Was Margaret just a woman unjustly ostracized by Victorian society for her wild nature and her love of herbs, or is she a more dangerous presence? For although Margaret died more than a hundred years ago, her spirit is still very present, and her voice active. A ghost story with a strong romantic element, A Lullaby for Witches (Graydon House Books, 2022) features a tender love story as well as some thrills and chills.
Gabrielle Martin: You write, “How easy it was for the past to become gilded, a shimmering memory of what was nothing more than an ugly truth.” Can nostalgia become sentimentality, which obscures harder realities?
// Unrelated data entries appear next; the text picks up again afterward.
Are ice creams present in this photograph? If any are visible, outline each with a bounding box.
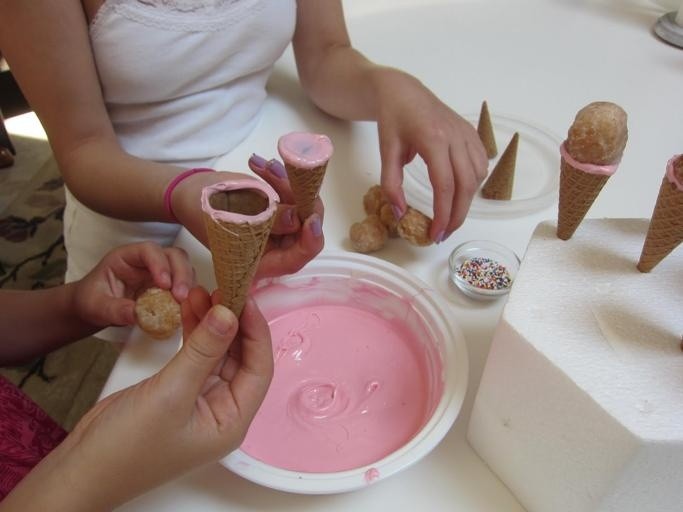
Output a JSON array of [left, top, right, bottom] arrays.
[[199, 178, 280, 319], [636, 155, 683, 274], [558, 102, 630, 242], [276, 129, 335, 224]]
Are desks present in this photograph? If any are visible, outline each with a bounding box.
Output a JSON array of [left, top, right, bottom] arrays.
[[99, 0, 682, 510]]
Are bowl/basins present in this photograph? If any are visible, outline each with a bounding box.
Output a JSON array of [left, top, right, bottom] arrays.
[[178, 248, 470, 497]]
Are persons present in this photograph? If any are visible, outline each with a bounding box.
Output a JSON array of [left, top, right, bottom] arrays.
[[0, 1, 491, 344], [0, 242, 274, 511]]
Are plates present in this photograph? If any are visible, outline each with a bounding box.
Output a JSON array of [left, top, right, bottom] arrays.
[[446, 239, 521, 302], [401, 107, 567, 222]]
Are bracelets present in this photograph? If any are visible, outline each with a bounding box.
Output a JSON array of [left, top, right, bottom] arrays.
[[163, 166, 215, 222]]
Hester Fox: Yes, absolutely. I love history so I write about it; I think it’s interesting, and there are romantic aspects I love—fashion, for instance. I had to grapple with reality in the book. There are ugly truths. It’s not all pretty dresses and upper-class history, which is what we really romanticize when we think of the beautiful balls. It’s interesting when we peel that back and face some truth.
Gabrielle Martin: Margaret has one friend while she is alive. Do you use the persona of her friend to portray certain truths about the Victorian era?
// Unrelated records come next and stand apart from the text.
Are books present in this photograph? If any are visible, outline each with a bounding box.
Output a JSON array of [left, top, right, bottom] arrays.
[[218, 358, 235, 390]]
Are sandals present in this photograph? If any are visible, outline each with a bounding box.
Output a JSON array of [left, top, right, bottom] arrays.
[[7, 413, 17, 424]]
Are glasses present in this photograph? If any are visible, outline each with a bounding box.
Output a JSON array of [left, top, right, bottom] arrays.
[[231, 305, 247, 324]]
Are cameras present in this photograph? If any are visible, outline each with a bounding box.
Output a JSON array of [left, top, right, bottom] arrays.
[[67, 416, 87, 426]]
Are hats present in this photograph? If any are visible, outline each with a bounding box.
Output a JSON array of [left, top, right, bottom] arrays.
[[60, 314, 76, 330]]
Hester Fox: I believe you’re talking about Phoebe. The novel takes place in the 1870s in the North. Phoebe is a black woman. There hasn’t been slavery in Massachusetts for quite some time. We see how racist society is at that time and place. Phoebe is Margaret’s best friend—or only friend. Even Margaret doesn’t treat her well. She’s her friend, but she sees her—not as a means to an end—but she still uses her and her knowledge of magic.
It’s an uncomfortable realization for Margaret when she realizes she hasn’t been the friend she thought she was being. I hope she’s an interesting character in her own right, but she does hold up a mirror to society. She might be a free woman but that’s not how she is treated. She and Margaret are outcasts in the town but there are still different societal forces about why they are outcasts.
Hester Fox is a full-time writer and mother, with a background in museum work and historical archaeology. She is the author of The Witch of Willow Hall and The Widow of Pale Harbor, as well as Lullaby for Witches.